New research shows that the world's oldest tree may have been standing for hundreds of years.
A new computer model suggests that the ancient giant known as the "Gran Abuelo" may be over 5,000 years old.
The Gran Abuelo would become the oldest tree in the world if that date can be confirmed.
The gold standard for determining a tree's age is incomplete due to the fact that the alerce's exact age is not certain.
The model's underlying data has not yet been made public.
Jonathan Barichivich is a climate and global ecology scientist at the Climate and Environmental Sciences Laboratory in Paris and the researcher who created the model.
The tree is in poor condition due to tourism and climate change.
There is a question about the world's tallest tree.
It was thought that the Gran Abuelo was 3,500 years old. Scientists never analyzed its age in a systematic way.
The goal was to tell the story of the tree so that it could be protected.
2,465 years' worth of tree rings were captured by the nondestructive technique used by Barichivich and Antonio Lara in 2020.
Many of the alerce tree's growth rings can't be counted because the borer couldn't reach the center of the tree.
The team created a mathematical model to account for the remaining years of growth. Variations in growth rate are included in the model.
The model was used to model the tree's growth trajectory. Predicted ages for the Gran Abuelo were given by those simulations.
The tree was thought to be around 5,000 years old by the model. There was an 80 percent chance that the tree was at least 4,100 years old, and that it was the oldest tree in the world.
He said that the tree couldn't be younger than that if it was a very fast grower.
A biological law known as the growth-lifespan tradeoff is one of the factors suggesting that the tree is very old. Slow-growing species are more likely to live longer. Even though alerce trees are long-lived, they grow incredibly slowly.
Some tree-dating experts were wary of using modeling data to estimate a tree's age.
Ed Cook is a founding director of the Tree Ring Laboratory at Columbia University in New York.

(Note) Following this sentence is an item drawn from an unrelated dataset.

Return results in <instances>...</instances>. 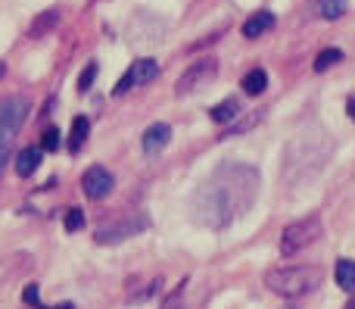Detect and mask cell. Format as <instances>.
I'll list each match as a JSON object with an SVG mask.
<instances>
[{"mask_svg": "<svg viewBox=\"0 0 355 309\" xmlns=\"http://www.w3.org/2000/svg\"><path fill=\"white\" fill-rule=\"evenodd\" d=\"M28 112H31V103L22 94H6V97H0V135L16 137L19 131H22V125L28 122Z\"/></svg>", "mask_w": 355, "mask_h": 309, "instance_id": "obj_5", "label": "cell"}, {"mask_svg": "<svg viewBox=\"0 0 355 309\" xmlns=\"http://www.w3.org/2000/svg\"><path fill=\"white\" fill-rule=\"evenodd\" d=\"M321 235H324V222H321V216L296 219V222H290L287 228L281 231V253L296 256L300 250H306V247H312L315 241H321Z\"/></svg>", "mask_w": 355, "mask_h": 309, "instance_id": "obj_3", "label": "cell"}, {"mask_svg": "<svg viewBox=\"0 0 355 309\" xmlns=\"http://www.w3.org/2000/svg\"><path fill=\"white\" fill-rule=\"evenodd\" d=\"M112 187H116V178H112V172L110 169H103V166H87L85 175H81V191H85L87 200L110 197Z\"/></svg>", "mask_w": 355, "mask_h": 309, "instance_id": "obj_7", "label": "cell"}, {"mask_svg": "<svg viewBox=\"0 0 355 309\" xmlns=\"http://www.w3.org/2000/svg\"><path fill=\"white\" fill-rule=\"evenodd\" d=\"M346 110H349V116H352V122H355V97L346 100Z\"/></svg>", "mask_w": 355, "mask_h": 309, "instance_id": "obj_25", "label": "cell"}, {"mask_svg": "<svg viewBox=\"0 0 355 309\" xmlns=\"http://www.w3.org/2000/svg\"><path fill=\"white\" fill-rule=\"evenodd\" d=\"M334 275H337V285L343 287V291H355V262L352 260H337V269H334Z\"/></svg>", "mask_w": 355, "mask_h": 309, "instance_id": "obj_16", "label": "cell"}, {"mask_svg": "<svg viewBox=\"0 0 355 309\" xmlns=\"http://www.w3.org/2000/svg\"><path fill=\"white\" fill-rule=\"evenodd\" d=\"M41 150H44V153H53V150H60V128H47V131H44Z\"/></svg>", "mask_w": 355, "mask_h": 309, "instance_id": "obj_21", "label": "cell"}, {"mask_svg": "<svg viewBox=\"0 0 355 309\" xmlns=\"http://www.w3.org/2000/svg\"><path fill=\"white\" fill-rule=\"evenodd\" d=\"M87 135H91V122H87V116H75L72 131H69V153H78L81 144L87 141Z\"/></svg>", "mask_w": 355, "mask_h": 309, "instance_id": "obj_14", "label": "cell"}, {"mask_svg": "<svg viewBox=\"0 0 355 309\" xmlns=\"http://www.w3.org/2000/svg\"><path fill=\"white\" fill-rule=\"evenodd\" d=\"M321 281H324V272L318 266H277L265 275V287L287 300L315 291V287H321Z\"/></svg>", "mask_w": 355, "mask_h": 309, "instance_id": "obj_2", "label": "cell"}, {"mask_svg": "<svg viewBox=\"0 0 355 309\" xmlns=\"http://www.w3.org/2000/svg\"><path fill=\"white\" fill-rule=\"evenodd\" d=\"M56 19H60V10H47L41 19H35V22H31L28 37H41L47 28H53V25H56Z\"/></svg>", "mask_w": 355, "mask_h": 309, "instance_id": "obj_19", "label": "cell"}, {"mask_svg": "<svg viewBox=\"0 0 355 309\" xmlns=\"http://www.w3.org/2000/svg\"><path fill=\"white\" fill-rule=\"evenodd\" d=\"M159 75V62L153 60V56H144V60H135L128 66V72L119 78V85L112 87V94L116 97H122V94H128V91H135V87H144V85H150V81Z\"/></svg>", "mask_w": 355, "mask_h": 309, "instance_id": "obj_6", "label": "cell"}, {"mask_svg": "<svg viewBox=\"0 0 355 309\" xmlns=\"http://www.w3.org/2000/svg\"><path fill=\"white\" fill-rule=\"evenodd\" d=\"M3 75H6V62H0V78H3Z\"/></svg>", "mask_w": 355, "mask_h": 309, "instance_id": "obj_27", "label": "cell"}, {"mask_svg": "<svg viewBox=\"0 0 355 309\" xmlns=\"http://www.w3.org/2000/svg\"><path fill=\"white\" fill-rule=\"evenodd\" d=\"M262 122V112L259 110H250V112H240L237 119L231 122V128L225 131L221 137H237V135H243V131H250V128H256V125Z\"/></svg>", "mask_w": 355, "mask_h": 309, "instance_id": "obj_15", "label": "cell"}, {"mask_svg": "<svg viewBox=\"0 0 355 309\" xmlns=\"http://www.w3.org/2000/svg\"><path fill=\"white\" fill-rule=\"evenodd\" d=\"M346 309H355V291H352V300H349V303H346Z\"/></svg>", "mask_w": 355, "mask_h": 309, "instance_id": "obj_26", "label": "cell"}, {"mask_svg": "<svg viewBox=\"0 0 355 309\" xmlns=\"http://www.w3.org/2000/svg\"><path fill=\"white\" fill-rule=\"evenodd\" d=\"M318 10H321V16H324L327 22H337V19L346 16L349 0H318Z\"/></svg>", "mask_w": 355, "mask_h": 309, "instance_id": "obj_17", "label": "cell"}, {"mask_svg": "<svg viewBox=\"0 0 355 309\" xmlns=\"http://www.w3.org/2000/svg\"><path fill=\"white\" fill-rule=\"evenodd\" d=\"M275 12L271 10H259V12H252L250 19L243 22V37H250V41H256V37H262L265 31H271L275 28Z\"/></svg>", "mask_w": 355, "mask_h": 309, "instance_id": "obj_10", "label": "cell"}, {"mask_svg": "<svg viewBox=\"0 0 355 309\" xmlns=\"http://www.w3.org/2000/svg\"><path fill=\"white\" fill-rule=\"evenodd\" d=\"M22 300H25L28 306H35V309H47V306H44V300H41V291H37V285H25Z\"/></svg>", "mask_w": 355, "mask_h": 309, "instance_id": "obj_22", "label": "cell"}, {"mask_svg": "<svg viewBox=\"0 0 355 309\" xmlns=\"http://www.w3.org/2000/svg\"><path fill=\"white\" fill-rule=\"evenodd\" d=\"M44 160V150L41 147H25L16 153V175L19 178H31V175L37 172V166H41Z\"/></svg>", "mask_w": 355, "mask_h": 309, "instance_id": "obj_11", "label": "cell"}, {"mask_svg": "<svg viewBox=\"0 0 355 309\" xmlns=\"http://www.w3.org/2000/svg\"><path fill=\"white\" fill-rule=\"evenodd\" d=\"M340 60H343V50H337V47H324L318 56H315V72H327V69L337 66Z\"/></svg>", "mask_w": 355, "mask_h": 309, "instance_id": "obj_18", "label": "cell"}, {"mask_svg": "<svg viewBox=\"0 0 355 309\" xmlns=\"http://www.w3.org/2000/svg\"><path fill=\"white\" fill-rule=\"evenodd\" d=\"M81 225H85V212H81V210H69L66 212V231H81Z\"/></svg>", "mask_w": 355, "mask_h": 309, "instance_id": "obj_23", "label": "cell"}, {"mask_svg": "<svg viewBox=\"0 0 355 309\" xmlns=\"http://www.w3.org/2000/svg\"><path fill=\"white\" fill-rule=\"evenodd\" d=\"M240 87H243L250 97H259V94L268 87V72H265L262 66H256V69H250V72L243 75V81H240Z\"/></svg>", "mask_w": 355, "mask_h": 309, "instance_id": "obj_13", "label": "cell"}, {"mask_svg": "<svg viewBox=\"0 0 355 309\" xmlns=\"http://www.w3.org/2000/svg\"><path fill=\"white\" fill-rule=\"evenodd\" d=\"M147 228V219H125V222H112V225H100L97 228V244H122L128 237H135L137 231Z\"/></svg>", "mask_w": 355, "mask_h": 309, "instance_id": "obj_8", "label": "cell"}, {"mask_svg": "<svg viewBox=\"0 0 355 309\" xmlns=\"http://www.w3.org/2000/svg\"><path fill=\"white\" fill-rule=\"evenodd\" d=\"M259 194V169L250 162H225L190 197V219L202 228L221 231L240 219Z\"/></svg>", "mask_w": 355, "mask_h": 309, "instance_id": "obj_1", "label": "cell"}, {"mask_svg": "<svg viewBox=\"0 0 355 309\" xmlns=\"http://www.w3.org/2000/svg\"><path fill=\"white\" fill-rule=\"evenodd\" d=\"M240 112H243V103H240L237 97H225L221 103H215L212 110H209V119H212L215 125H231Z\"/></svg>", "mask_w": 355, "mask_h": 309, "instance_id": "obj_12", "label": "cell"}, {"mask_svg": "<svg viewBox=\"0 0 355 309\" xmlns=\"http://www.w3.org/2000/svg\"><path fill=\"white\" fill-rule=\"evenodd\" d=\"M97 72H100L97 62H87V69L81 72V78H78V91H81V94H87V91L94 87V78H97Z\"/></svg>", "mask_w": 355, "mask_h": 309, "instance_id": "obj_20", "label": "cell"}, {"mask_svg": "<svg viewBox=\"0 0 355 309\" xmlns=\"http://www.w3.org/2000/svg\"><path fill=\"white\" fill-rule=\"evenodd\" d=\"M168 141H172V125H168V122H153L141 135V147H144V153H147V156L162 153V150L168 147Z\"/></svg>", "mask_w": 355, "mask_h": 309, "instance_id": "obj_9", "label": "cell"}, {"mask_svg": "<svg viewBox=\"0 0 355 309\" xmlns=\"http://www.w3.org/2000/svg\"><path fill=\"white\" fill-rule=\"evenodd\" d=\"M53 309H72V303H60V306H53Z\"/></svg>", "mask_w": 355, "mask_h": 309, "instance_id": "obj_28", "label": "cell"}, {"mask_svg": "<svg viewBox=\"0 0 355 309\" xmlns=\"http://www.w3.org/2000/svg\"><path fill=\"white\" fill-rule=\"evenodd\" d=\"M184 287H187V281H181V285L175 287V294L166 300V309H178V303H181V294H184Z\"/></svg>", "mask_w": 355, "mask_h": 309, "instance_id": "obj_24", "label": "cell"}, {"mask_svg": "<svg viewBox=\"0 0 355 309\" xmlns=\"http://www.w3.org/2000/svg\"><path fill=\"white\" fill-rule=\"evenodd\" d=\"M218 75V60L215 56H202V60L190 62L181 72V78L175 81V97H187V94H196L202 87H209Z\"/></svg>", "mask_w": 355, "mask_h": 309, "instance_id": "obj_4", "label": "cell"}]
</instances>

The future of the tree is in doubt.
The ancient tree has been encircled by a narrow platform walkway that is crushing its last living roots, and tourists that come to see it every year do further damage when they walk on it.
The alerce has been damaged by climate change and the 10-year dry spell.
To protect the Gran Abuelo from further damage, Barichivich and his colleagues have proposed placing a veil of net 10 feet high around the tree. He told Live Science that they recommend moving the walkway far away from the root system.
There are related content.
The world's largest tree is not known.
The original article was published by Live Science. The original article can be found here.